As I didn’t want the lighting to be too harsh, I used a parabolic window, also from Godox, the AD-S85W, which turned out to be very effective for the result I was looking for. Its deep parabolic shape is one of its important features. This shape allows you to control precisely where the light falls. The Godox X-Pro radio transceiver also proved to be very useful and no shot was missed during the whole session. From there I was able to easily modify the power of the light needed for each shot.
In terms of colour temperature, the flash responded very effectively without generating colour changes, even though natural light increased its colour temperature over the hours. This allowed the skin tones to remain constant throughout the session.
Returning to the intention of this photo session, the cinematographic treatment of the scenes and the use of light were the main elements that differentiated this series. The empty public places underline the solitude of the character represented. I also sought to accentuate the dramatic effect through the strong contrasts of light and shadow.
In Edward Hopper’s paintings, time does not pass.

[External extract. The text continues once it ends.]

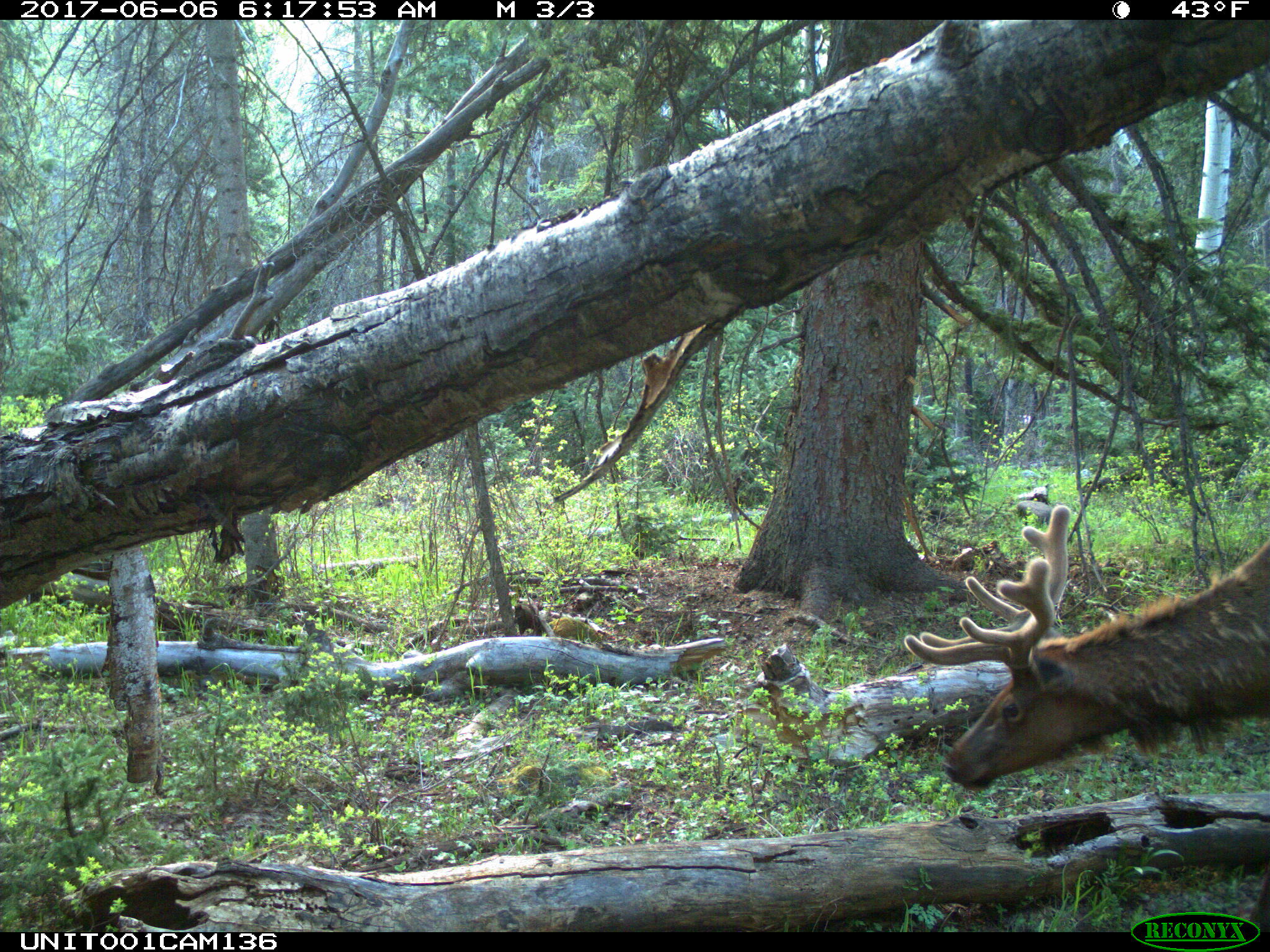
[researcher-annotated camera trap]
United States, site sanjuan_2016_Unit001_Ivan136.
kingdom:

It seems to have stopped, condensed into an eternal wait where female faces wait patiently, wrapped in an enigmatic air. His quiet and expectant figures in public places make an enriching and mysterious solitude grow thanks to those dinners, those colours and that disturbing atmosphere. The characters are contained in this way, in transit scenarios.
They are urban settings where people are diluted in waiting, in that introspective look that perhaps longs for something that is not going to come back. These spaces, which are beyond the sphere of the family, become journeys through time.